:: Extracto de página ::
************

Cuando era chica, recuerdo que mi mamá consultaba las fechas de vencimiento de nuestras vacunaciones de un carné que cada uno de sus hijos tenía. Era todo un ritual para cuidarnos y protegernos. La vacuna era una obligación y un derecho, pero para salvarnos de enfermedades. Era importante, en mi caso y en muchos seguramente, porque nuestros padres que habían padecido migraciones, falta de idioma, enfermedades por hacinamiento y dinero, se dedicaban a sobreprotegernos para cubrir nuestras necesidades sanitarias.
Había dos vías para cubrir la salud: el hospital público y el médico de familia. Ese doctor que venía a casa y con el que nuestros padres se sentían seguros.
Pero la vacuna era sagrada y para todos, no tenía dueño ni marca porque no había medios de comunicación, como ahora, en la que la vacuna tiene nombre y apellido, nacionalidad y afiliación política. De la que sí recuerdo el alivio que fue cuando se descubrió la vacuna Sabin, de la poliomielitis que era oral, se suministraba en un terrón de azúcar y que reemplazó a la Salk intramuscular, allá por 1957. Era un momento de mucho temor y fue una esperanza para salvarse ya que tengo presente que hubo muchos casos en mi barrio y afectó a una amiga que quedó con limitaciones. Todo olía a lavandina y acaroína, teníamos colgando unas bolsitas con pastillas de alcanfor prendidas con alfileres de gancho en las camisetas.

************

:: Sección de datos ::
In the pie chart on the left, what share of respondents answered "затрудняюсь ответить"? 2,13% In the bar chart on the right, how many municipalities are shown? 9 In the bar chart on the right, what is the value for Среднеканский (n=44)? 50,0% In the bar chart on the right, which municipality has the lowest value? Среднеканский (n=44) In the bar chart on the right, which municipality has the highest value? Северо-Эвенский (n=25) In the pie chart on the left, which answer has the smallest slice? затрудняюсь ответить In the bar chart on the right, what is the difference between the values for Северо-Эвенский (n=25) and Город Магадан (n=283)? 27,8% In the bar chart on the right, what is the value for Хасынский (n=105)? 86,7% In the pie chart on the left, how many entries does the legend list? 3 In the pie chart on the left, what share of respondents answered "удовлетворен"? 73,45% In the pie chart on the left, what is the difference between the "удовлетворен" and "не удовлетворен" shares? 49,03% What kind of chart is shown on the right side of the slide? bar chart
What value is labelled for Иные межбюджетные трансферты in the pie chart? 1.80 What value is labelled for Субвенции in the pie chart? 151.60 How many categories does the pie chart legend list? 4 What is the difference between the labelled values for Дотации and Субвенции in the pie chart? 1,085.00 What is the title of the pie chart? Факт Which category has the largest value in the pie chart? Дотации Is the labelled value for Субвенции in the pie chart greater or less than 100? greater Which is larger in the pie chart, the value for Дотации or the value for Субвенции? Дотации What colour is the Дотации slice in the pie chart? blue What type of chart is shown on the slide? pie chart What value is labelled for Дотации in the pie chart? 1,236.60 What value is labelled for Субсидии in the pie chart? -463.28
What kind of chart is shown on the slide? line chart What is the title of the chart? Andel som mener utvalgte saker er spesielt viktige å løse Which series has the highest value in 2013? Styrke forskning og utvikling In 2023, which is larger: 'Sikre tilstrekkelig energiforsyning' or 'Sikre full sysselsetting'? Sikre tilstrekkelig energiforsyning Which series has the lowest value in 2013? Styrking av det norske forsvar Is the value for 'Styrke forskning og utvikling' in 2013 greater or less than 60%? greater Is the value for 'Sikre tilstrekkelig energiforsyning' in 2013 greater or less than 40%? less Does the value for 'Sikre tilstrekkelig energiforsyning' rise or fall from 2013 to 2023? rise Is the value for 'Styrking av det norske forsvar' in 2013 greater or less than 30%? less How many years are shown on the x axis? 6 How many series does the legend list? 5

************

:: Ejercicio ::
Según el extracto de página sobre las vacunas, ¿de qué forma se suministraba la vacuna Sabin contra la poliomielitis?

:: Respuesta ::
Era oral y se suministraba en un terrón de azúcar.